→ **Assigned task**
Please return the lines of the data that contain "scientific".

→ **Data**
++++++
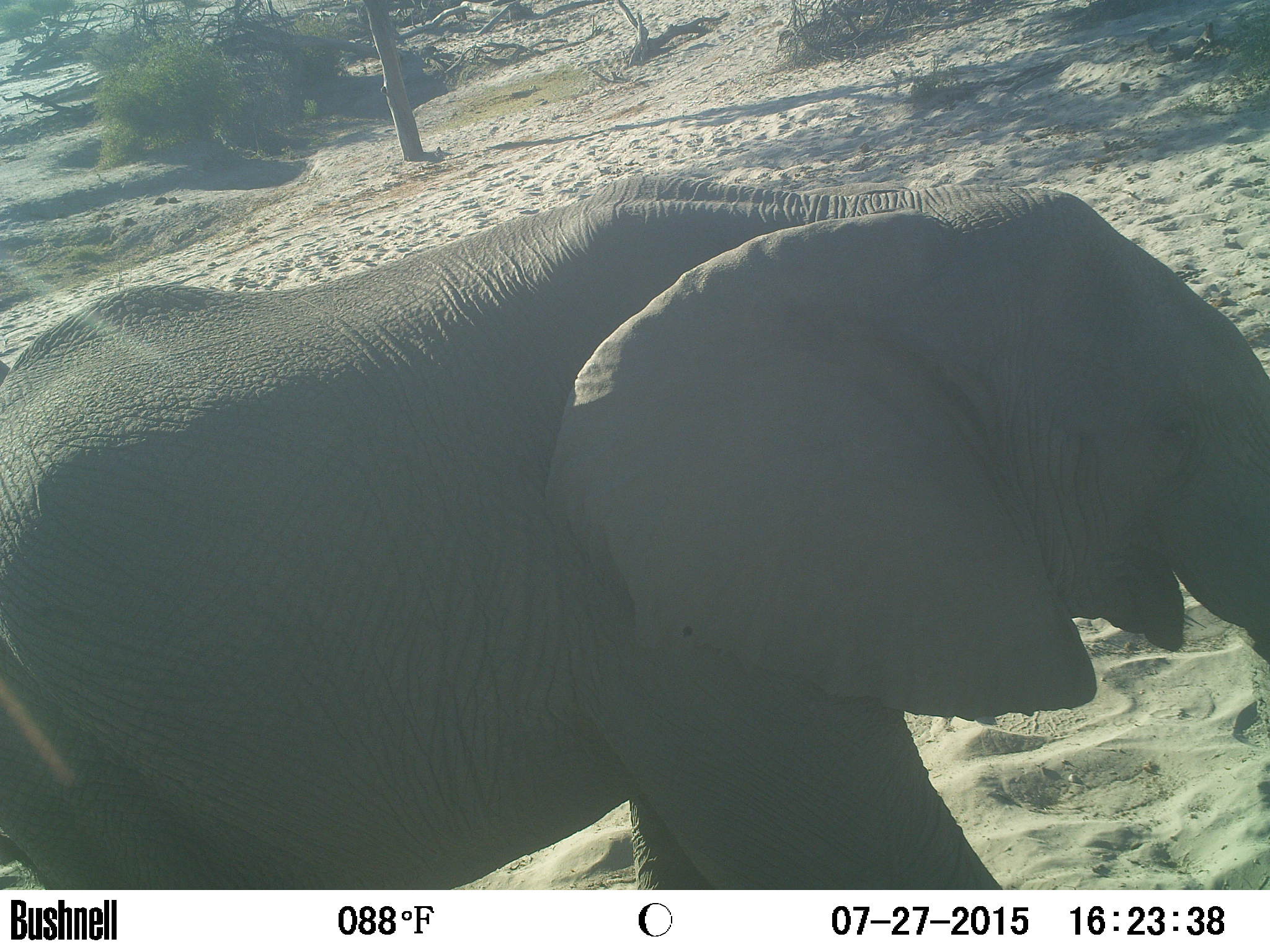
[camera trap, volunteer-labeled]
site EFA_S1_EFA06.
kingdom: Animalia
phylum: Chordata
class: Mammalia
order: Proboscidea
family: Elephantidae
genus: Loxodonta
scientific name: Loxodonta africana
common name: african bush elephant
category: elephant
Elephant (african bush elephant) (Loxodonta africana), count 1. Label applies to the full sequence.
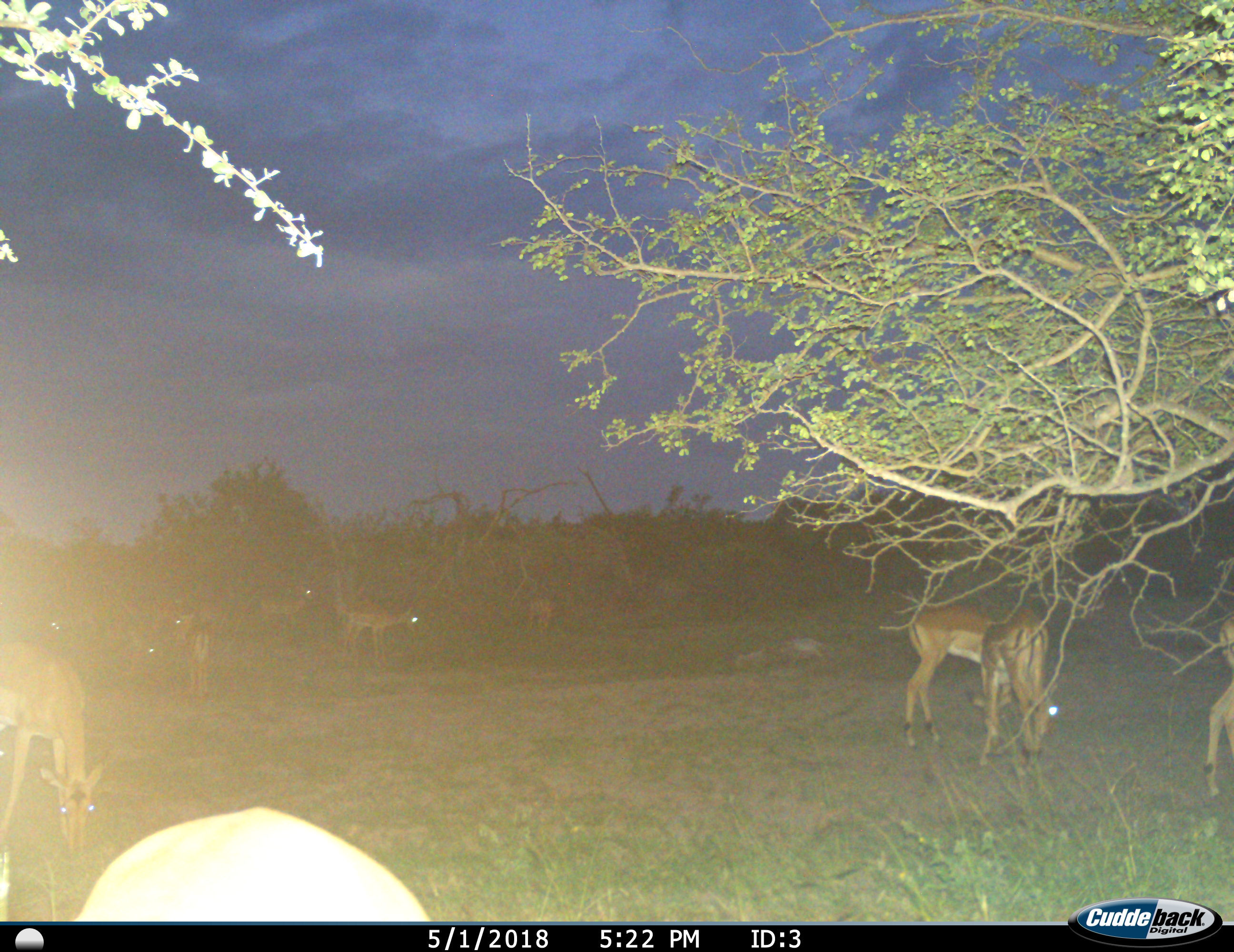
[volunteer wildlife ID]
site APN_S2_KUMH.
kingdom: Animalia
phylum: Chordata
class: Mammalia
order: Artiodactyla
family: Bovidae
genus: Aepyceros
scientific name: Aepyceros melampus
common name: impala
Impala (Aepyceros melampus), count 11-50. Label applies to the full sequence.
++++++
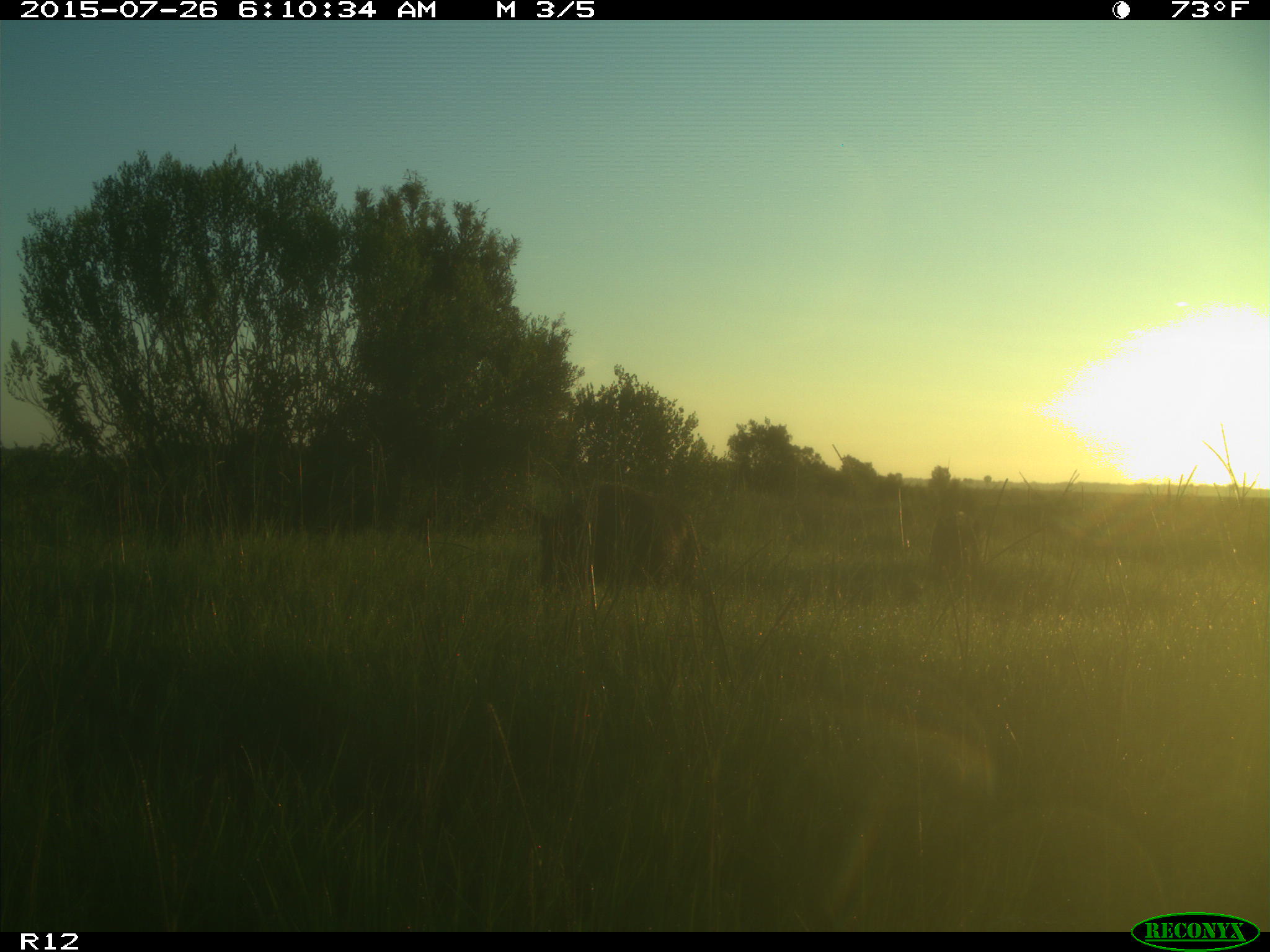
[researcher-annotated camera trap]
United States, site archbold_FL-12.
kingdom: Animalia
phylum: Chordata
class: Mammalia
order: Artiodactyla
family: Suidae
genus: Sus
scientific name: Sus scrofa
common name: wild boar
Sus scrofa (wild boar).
++++++
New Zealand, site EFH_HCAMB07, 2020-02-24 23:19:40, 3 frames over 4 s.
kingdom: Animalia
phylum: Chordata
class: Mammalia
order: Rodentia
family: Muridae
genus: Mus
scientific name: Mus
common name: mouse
++++++
→ **Exercise answer**
scientific name: Loxodonta africana
scientific name: Aepyceros melampus
scientific name: Sus scrofa
scientific name: Mus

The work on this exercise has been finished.